Rewrite as a numbered list only the lines beginning with the line that contains "Presented with point" and running through the line that contains "4.39 metres", leaving out any blank lines.

##### Source material

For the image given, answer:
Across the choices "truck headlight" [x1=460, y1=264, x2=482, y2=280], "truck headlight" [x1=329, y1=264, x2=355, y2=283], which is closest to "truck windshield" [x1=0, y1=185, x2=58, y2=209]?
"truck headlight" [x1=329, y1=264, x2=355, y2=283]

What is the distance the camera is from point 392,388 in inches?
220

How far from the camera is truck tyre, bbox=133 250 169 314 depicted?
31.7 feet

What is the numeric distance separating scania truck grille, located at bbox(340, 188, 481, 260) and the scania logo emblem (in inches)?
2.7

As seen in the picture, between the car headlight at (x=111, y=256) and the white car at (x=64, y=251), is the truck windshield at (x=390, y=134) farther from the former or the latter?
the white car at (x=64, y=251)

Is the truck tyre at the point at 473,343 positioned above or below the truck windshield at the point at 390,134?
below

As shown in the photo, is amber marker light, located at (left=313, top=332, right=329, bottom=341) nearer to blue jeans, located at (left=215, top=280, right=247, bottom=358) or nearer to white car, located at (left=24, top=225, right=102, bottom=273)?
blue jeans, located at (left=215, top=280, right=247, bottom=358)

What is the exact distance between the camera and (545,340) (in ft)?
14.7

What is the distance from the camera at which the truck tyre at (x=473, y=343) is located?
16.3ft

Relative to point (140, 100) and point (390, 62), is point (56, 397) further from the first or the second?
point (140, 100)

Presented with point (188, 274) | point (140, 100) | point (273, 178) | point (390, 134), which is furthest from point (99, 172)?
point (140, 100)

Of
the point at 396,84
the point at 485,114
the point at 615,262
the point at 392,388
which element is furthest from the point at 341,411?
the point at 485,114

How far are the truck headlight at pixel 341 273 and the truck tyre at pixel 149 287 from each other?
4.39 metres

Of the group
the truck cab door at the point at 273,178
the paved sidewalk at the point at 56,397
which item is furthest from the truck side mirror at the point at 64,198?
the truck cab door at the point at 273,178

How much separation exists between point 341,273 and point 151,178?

##########
##### Source material

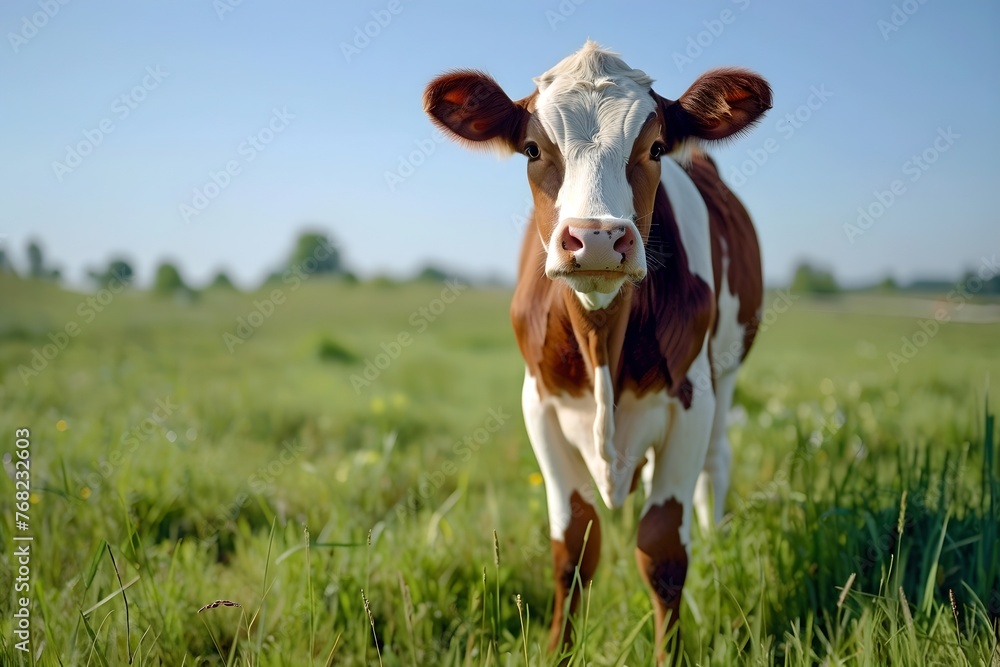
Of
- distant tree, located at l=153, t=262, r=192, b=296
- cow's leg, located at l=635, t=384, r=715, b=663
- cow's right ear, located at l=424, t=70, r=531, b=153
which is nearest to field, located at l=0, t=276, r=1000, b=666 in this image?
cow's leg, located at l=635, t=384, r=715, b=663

##########
##### Source material

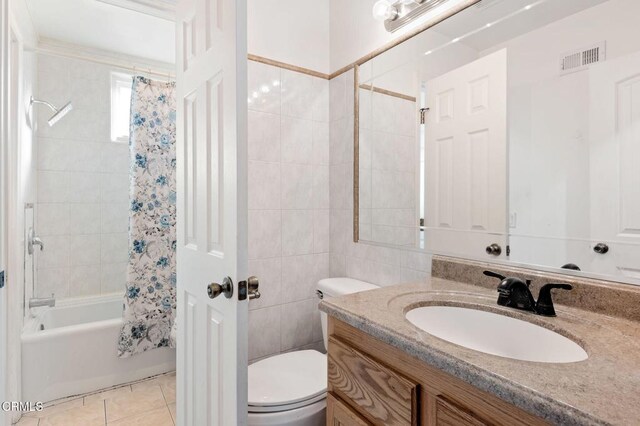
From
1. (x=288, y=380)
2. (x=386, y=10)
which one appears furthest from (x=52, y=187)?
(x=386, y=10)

##########

* **Answer to this exercise**:
1. Presented with point (188, 274) | point (140, 100) | point (273, 178) | point (390, 134), which is furthest from point (99, 172)?
2. point (140, 100)
3. Of
4. the point at 396,84
5. the point at 485,114
6. the point at 615,262
7. the point at 392,388
8. which element is furthest from the point at 341,411?
9. the point at 485,114
10. How far are the truck headlight at pixel 341 273 and the truck tyre at pixel 149 287 from each other?
11. 4.39 metres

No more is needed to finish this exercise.